Living page · 2026-06-07

Frontier Watch — June 2026

A living map of what's actually moving at the frontier right now, and why each item matters for an interview. Skim it weekly; depth lives in the pillars.

Interview prep rots fast in this field. This page tracks the developments a senior AI engineer is expected to already know about in mid-2026 — not deep dives (those are the pillars), but the "have you heard of this and can you say why it matters" layer that separates current candidates from ones running on 2024 knowledge.

Agentic frontends: CopilotKit & AG-UI

The agent has moved into the product UI. CopilotKit is the leading SDK for in-app copilots and agentic UIs, built on the AG-UI protocol — an open, bidirectional spec for streaming state between an agent backend and a user-facing app. The ideas to be able to name:

  • Generative UI — the agent renders real UI components at runtime, not just text. (Three control levels: tightly-controlled via AG-UI, shared/declarative, and open-ended via MCP-style apps.)
  • CoAgents — multiple agents cooperating inside one application context.
  • Human-in-the-loop — the agent pauses to ask the user before continuing (approvals, edits).
  • Frontend actions — the agent triggers UI-side operations (fill a form, mutate state).

Why it's asked: "design an agentic product" questions now expect you to discuss the frontend contract — how partial state, tool calls, and human approvals stream to a UI — not just the backend loop. Covered in Agentic Frontends & Harness Engineering.

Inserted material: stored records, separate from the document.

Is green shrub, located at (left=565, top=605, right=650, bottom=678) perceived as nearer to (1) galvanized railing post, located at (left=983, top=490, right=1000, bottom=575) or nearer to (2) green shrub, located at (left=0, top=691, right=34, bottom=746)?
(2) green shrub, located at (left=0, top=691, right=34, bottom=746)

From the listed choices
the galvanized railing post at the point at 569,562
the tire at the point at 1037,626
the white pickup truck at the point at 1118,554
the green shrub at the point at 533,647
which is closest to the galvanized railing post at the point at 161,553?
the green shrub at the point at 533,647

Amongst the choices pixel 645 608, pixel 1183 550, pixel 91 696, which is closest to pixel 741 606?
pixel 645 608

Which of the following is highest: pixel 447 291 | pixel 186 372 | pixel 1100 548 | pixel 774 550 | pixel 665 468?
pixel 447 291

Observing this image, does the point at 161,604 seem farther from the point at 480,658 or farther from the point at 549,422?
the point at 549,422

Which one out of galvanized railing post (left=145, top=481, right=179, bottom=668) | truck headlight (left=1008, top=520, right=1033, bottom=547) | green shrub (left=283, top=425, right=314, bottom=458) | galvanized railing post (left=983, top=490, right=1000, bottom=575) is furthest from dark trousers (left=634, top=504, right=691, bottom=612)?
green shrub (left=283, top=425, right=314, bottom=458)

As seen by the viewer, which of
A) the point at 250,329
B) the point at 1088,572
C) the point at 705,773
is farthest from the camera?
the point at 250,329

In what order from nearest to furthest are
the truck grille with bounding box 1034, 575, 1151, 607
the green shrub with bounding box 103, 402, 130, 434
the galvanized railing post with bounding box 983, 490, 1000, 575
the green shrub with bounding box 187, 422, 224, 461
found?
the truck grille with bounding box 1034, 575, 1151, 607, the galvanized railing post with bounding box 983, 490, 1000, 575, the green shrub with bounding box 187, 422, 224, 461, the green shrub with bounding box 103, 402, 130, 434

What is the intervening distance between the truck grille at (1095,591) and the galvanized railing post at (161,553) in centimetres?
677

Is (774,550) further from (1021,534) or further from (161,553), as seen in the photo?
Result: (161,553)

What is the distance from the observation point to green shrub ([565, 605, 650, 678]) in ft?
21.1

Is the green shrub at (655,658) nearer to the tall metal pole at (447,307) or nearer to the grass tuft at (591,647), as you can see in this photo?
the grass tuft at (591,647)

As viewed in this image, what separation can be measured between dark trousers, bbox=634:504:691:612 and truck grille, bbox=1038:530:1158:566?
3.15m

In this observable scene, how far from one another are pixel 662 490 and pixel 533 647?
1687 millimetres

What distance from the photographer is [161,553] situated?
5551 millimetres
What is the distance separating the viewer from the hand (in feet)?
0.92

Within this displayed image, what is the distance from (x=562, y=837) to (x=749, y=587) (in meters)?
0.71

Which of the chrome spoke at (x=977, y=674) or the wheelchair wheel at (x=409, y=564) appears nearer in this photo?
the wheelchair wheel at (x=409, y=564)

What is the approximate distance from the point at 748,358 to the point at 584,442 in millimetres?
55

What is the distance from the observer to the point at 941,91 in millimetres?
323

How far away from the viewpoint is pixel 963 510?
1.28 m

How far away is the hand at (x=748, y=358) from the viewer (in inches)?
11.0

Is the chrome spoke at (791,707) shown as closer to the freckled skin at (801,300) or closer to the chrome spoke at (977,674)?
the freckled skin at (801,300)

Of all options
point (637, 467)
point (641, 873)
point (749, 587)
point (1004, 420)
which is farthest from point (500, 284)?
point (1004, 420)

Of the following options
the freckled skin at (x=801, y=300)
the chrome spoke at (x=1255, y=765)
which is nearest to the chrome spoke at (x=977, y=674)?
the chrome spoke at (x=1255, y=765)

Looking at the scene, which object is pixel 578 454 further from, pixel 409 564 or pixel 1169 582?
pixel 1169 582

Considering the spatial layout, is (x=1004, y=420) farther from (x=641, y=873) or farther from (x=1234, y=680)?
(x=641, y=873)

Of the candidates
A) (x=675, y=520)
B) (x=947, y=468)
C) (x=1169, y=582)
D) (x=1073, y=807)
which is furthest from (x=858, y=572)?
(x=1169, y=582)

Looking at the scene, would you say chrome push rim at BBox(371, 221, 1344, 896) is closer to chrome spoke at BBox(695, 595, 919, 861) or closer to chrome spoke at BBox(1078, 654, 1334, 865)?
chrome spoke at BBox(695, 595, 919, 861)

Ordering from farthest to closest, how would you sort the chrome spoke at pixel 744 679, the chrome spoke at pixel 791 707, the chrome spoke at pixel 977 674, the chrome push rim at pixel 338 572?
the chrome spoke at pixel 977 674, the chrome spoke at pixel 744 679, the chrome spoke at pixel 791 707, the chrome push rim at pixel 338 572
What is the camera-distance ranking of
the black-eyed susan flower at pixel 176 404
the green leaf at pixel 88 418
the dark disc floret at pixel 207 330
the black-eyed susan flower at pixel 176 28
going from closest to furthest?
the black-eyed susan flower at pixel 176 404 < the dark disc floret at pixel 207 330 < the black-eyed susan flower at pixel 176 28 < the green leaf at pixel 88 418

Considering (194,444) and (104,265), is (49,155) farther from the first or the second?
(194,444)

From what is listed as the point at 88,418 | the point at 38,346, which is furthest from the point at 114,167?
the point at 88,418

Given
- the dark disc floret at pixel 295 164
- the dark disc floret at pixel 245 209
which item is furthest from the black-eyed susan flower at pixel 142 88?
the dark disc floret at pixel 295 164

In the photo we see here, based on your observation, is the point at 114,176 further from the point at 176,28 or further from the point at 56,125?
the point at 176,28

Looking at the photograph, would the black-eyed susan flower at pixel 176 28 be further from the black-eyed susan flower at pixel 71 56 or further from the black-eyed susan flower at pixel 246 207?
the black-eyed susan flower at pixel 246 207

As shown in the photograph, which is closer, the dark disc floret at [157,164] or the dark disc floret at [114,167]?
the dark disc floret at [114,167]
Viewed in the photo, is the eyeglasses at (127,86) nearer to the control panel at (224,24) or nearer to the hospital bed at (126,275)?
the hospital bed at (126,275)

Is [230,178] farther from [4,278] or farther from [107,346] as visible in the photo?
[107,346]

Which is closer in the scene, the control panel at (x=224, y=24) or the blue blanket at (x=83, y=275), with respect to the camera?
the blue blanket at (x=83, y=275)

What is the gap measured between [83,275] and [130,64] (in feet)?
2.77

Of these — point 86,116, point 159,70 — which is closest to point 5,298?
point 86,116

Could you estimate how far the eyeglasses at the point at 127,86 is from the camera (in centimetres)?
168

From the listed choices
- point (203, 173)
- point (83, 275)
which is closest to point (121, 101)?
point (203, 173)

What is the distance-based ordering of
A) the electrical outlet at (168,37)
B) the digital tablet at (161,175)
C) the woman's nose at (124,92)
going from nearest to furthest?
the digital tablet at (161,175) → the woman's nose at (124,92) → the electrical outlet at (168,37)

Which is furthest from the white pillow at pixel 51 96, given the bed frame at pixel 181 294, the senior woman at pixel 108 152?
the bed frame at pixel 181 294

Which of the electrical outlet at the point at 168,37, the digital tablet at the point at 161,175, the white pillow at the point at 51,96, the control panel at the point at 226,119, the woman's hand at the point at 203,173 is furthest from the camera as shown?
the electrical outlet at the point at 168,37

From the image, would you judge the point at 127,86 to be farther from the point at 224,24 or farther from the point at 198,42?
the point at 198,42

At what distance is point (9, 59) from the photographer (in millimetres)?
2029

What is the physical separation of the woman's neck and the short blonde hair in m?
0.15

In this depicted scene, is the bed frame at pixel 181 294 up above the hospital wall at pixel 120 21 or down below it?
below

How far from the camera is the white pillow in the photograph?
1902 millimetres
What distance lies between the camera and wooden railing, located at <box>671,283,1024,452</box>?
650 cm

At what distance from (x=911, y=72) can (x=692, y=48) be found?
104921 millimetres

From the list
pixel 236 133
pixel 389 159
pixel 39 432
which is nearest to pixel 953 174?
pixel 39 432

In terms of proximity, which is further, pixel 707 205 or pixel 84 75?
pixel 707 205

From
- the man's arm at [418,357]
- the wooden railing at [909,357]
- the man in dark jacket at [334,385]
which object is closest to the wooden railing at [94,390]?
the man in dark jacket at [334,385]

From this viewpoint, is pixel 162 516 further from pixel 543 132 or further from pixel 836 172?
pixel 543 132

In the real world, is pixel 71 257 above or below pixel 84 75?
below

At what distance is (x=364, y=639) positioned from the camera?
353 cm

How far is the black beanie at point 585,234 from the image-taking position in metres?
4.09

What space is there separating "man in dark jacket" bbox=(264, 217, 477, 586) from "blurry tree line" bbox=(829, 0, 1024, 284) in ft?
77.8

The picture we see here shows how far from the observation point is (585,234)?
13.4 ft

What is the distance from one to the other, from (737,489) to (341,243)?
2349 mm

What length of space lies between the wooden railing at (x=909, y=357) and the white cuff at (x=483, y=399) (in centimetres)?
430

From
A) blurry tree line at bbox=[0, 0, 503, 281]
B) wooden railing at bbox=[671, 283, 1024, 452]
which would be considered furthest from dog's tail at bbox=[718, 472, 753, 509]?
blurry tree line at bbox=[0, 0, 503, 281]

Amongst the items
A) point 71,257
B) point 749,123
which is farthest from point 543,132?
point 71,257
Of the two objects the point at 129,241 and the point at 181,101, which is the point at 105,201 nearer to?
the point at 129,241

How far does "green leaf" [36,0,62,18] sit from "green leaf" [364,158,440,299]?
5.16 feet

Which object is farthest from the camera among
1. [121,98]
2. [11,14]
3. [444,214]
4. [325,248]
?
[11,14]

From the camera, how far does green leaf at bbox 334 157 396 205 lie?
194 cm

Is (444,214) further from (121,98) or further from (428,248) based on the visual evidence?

Harness engineering: the model is 20% of the system

The reframing of 2026: reliability comes from the harness around the model, not the model itself. The Learn Harness Engineering curriculum names the failure modes explicitly — context rot (attention degrades as tool output floods the window), premature "victory," and lost intent — and the scaffolding that fixes them: external memory (an AGENTS.md / todo log as the system of record), verification loops (a capable model checks a cheaper model's work), tight tool routing, and structured error recovery. This is the discipline behind Codex and Claude Code. If you build coding agents and can't talk about context management and verification, that's the gap this fills. Covered in Harness Engineering and threaded through the Agents pillar.

RL for agents: OpenPipe ART, GRPO & RULER

Post-training moved from "fine-tune on demonstrations" to "let the agent learn from experience." OpenPipe ART (Agent Reinforcement Trainer) trains agents on real tasks with GRPO — sample a group of trajectories per task, normalize rewards within the group, update the policy, no separate critic. Its headline trick is RULER: instead of hand-writing a reward function, an LLM judges trajectories relative to each other (0–1), which removes the single hardest part of RL — reward engineering. ART-trained small models have matched or beaten frontier models on narrow agent tasks (e.g. email search) at a fraction of the cost. Why it's hot: it's how you make a domain-specific agent get better without retraining a giant base model. Covered in Fine-tuning, Post-training & RL.

System design for AI: the new bar

System-design interviews now blend classic distributed systems with AI-specific patterns. Resources like system-design-academy track the union: vector DBs and retrieval at scale, multi-agent architectures, LLM evaluation, MCP integration, plus the timeless caching/consistency/load-balancing fundamentals. The questions to be ready for: design a RAG bot over 10M docs, an AI coding agent, an eval platform, a real-time voice assistant. A strong answer covers the data pipeline, retrieval strategy, model routing, inference optimization, guardrails, evals, observability, and cost — the LLM is one box in a large diagram. Covered in AI System Design.

High-signal practitioners to follow

The field's best free signal is on practitioner feeds. Avi Chawla (@_avichawla, Daily Dose of Data Science) posts tight, code-first explainers on RAG, agents, RL, and ML systems — exactly the breadth an interview spans; his recent work includes how top labs build RL agents (GRPO/RULER). @0xcodez posts on agentic coding and the engineering of coding agents. Treat these as a weekly pulse on what's entering the interview canon, then go deep in the pillars.

The model landscape, briefly

Know the current tiers and the cost/quality tradeoffs you'd actually reason about in a design round:

Tier Examples (2026) When you'd reach for it
Flagship Claude Opus 4.8, GPT-5-class Hardest reasoning, long-horizon agentic work, the orchestrator's judgment calls.
Balanced Claude Sonnet 4.6 The default workhorse — strong tool use at a fraction of flagship cost.
Fast / cheap Claude Haiku 4.5 Bounded sub-tasks: classification, extraction, exploration sub-agents.

The senior instinct isn't "use the biggest model" — it's route per task: flagship where judgment matters, cheap models for the bounded 80%. That single lever dominates most cost discussions. Covered in Inference, Serving & Scaling.

What to do with this page

Skim it before any interview. For each item, you should be able to say what it is in one sentence and why it matters in one more. Then earn the depth in the pillars — the goal of this atlas is that you can both do these things and explain them to the limit of any interviewer's questioning.